Excerpt to read |
● ● ● ● ● ● ●
New NIL rules go into effect Thursday. What do they mean for teams across the Big 12?



Getty Images - Christian Petersen

It’s one of the biggest days of 2021 for college athletics, if not THE biggest; July 1st, the day new name, image, and likeness (NIL) rules go into place and college athletes can, for the first time, make money.

As of this morning, 24 states have NIL laws on the books, with two more — Louisiana and Missouri — awaiting governor signatures. Of those 24, 14 will have their laws kick in today, July 1st. Arizona’s will kick in later in July. The other states are set to implement rules in 2022 or later.

For all of those states who have yet to pass NIL legislation, the NCAA’s DI Board of Directors officially approved an interim NIL policy on Wednesday that will allow student athletes to also benefit from the ability to profit from their name, image, and likeness. This policy leaves it up to the schools to create their own rules until their states — or the U.S. Government — put new NIL laws into place.

Bills In Place


Oklahoma was the first state in the Big 12 to pass NIL legislation back on May 25th.

Representatives from both OU and OSU were involved in the language of the bill. Like most NIL laws, it gives college athletes the rights to earn money through endorsements, advertisements, personal appearances and sponsorship deals.

There are a lot of similar stipulations in Oklahoma’s NIL bill that can be found in other states’ laws as well:

  • Student Athletes must inform their school if they have hired an agent.
  • They can not use the school’s logo in advertisements or marketing.
  • Athletes can not promote a product that conflicts with a school’s policy or involves sports wagering or banned substance.

One other rule stipulates that athletes are not permitted to enter into any contract that would conflict with their school’s contracts. It’s a rather vague rule that will be up to each school to decide how to deal with.


Texas was the 19th state to enact an NIL law, becoming only the second state in the Big 12 conference to do so.

A few notes from Texas’s bill:

  • Student-athletes cannot sign with an agent. They can only be represented by an “attorney licensed to practice law in this state.”
  • Athelets cannot sign a contract that involves alcohol, tobacco, e-cigarettes or other nicotine devices, anabolic steroids, sports betting, casino gambling, a firearm the student-athlete cannot legally purchase, or a “sexually oriented business.”

One of other rule requires athletes to take part and attend a literacy and life skills workshop of at least five hours at the beginning of the students’ first and third academic years at their schools.

No Bill in Place

Iowa State, West Virginia, Kansas State, and Kansas are all in a similar boat today, relying on the NCAA’s interim NIL rules allowing their student athletes to profit from their name, image, and likeness.

Legislators in all three states have introduced NIL bills. Only the bill in Kansas has made any real progress, as it has passed the House. It will be left up to each school to establish its own set of NIL rules for its student athletes, something that they are likely still working to iron out.

According to Vanessa Miller at The Gazette, last week Iowa State University put out a call for proposals from companies who could provide a “full-service platform for managing student-athlete monetization of their name, image, and likeness.” Proposals are not due back until July 8th, so it’s likely that Iowa State won’t have a contract signed up later this month or early August at the latest.

It’s likely all four schools in states without NIL Legislation will require a few weeks to get their rules figured out, despite the ability for players to begin profiting from NIL today.
● ● ● ● ● ● ●
Data lines |
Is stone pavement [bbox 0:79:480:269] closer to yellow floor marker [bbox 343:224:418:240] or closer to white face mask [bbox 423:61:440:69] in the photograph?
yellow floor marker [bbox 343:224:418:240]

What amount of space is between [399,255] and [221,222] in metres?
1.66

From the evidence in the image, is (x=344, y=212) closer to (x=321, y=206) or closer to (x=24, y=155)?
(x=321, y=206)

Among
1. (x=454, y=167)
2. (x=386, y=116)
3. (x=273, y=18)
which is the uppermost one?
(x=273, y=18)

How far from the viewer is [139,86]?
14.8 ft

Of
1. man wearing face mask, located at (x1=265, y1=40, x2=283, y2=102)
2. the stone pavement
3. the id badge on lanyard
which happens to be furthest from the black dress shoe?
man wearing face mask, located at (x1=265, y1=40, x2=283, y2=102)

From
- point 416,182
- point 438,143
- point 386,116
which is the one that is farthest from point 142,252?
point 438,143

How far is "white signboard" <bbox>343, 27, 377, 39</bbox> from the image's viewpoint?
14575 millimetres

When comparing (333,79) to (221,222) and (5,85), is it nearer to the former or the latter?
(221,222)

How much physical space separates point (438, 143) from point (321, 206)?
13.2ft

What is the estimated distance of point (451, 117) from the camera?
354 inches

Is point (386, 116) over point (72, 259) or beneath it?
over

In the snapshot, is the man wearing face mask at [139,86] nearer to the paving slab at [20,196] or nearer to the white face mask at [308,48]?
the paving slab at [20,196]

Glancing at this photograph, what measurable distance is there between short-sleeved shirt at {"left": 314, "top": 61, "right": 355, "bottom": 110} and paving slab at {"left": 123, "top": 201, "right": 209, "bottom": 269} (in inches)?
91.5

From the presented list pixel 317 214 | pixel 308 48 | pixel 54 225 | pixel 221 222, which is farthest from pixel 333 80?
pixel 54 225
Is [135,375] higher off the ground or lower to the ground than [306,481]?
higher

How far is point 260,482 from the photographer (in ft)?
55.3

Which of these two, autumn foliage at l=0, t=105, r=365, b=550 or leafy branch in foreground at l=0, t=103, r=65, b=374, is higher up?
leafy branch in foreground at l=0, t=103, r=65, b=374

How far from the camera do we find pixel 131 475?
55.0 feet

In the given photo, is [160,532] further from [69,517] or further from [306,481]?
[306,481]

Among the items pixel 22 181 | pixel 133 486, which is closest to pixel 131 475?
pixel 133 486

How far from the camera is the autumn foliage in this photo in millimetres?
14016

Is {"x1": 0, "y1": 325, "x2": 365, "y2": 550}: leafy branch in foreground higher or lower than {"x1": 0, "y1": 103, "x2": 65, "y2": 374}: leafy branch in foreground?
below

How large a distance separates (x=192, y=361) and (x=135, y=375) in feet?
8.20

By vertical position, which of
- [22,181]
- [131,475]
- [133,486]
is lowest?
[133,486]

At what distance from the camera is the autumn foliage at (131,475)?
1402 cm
● ● ● ● ● ● ●
Exercise instructions | Reproduce word for word the passage of the NIL rules article above that begins at the words "Bills In Place" and stops after "hired an agent.".

Full response |
Bills In Place


Oklahoma was the first state in the Big 12 to pass NIL legislation back on May 25th.

Representatives from both OU and OSU were involved in the language of the bill. Like most NIL laws, it gives college athletes the rights to earn money through endorsements, advertisements, personal appearances and sponsorship deals.

There are a lot of similar stipulations in Oklahoma’s NIL bill that can be found in other states’ laws as well:

  • Student Athletes must inform their school if they have hired an agent.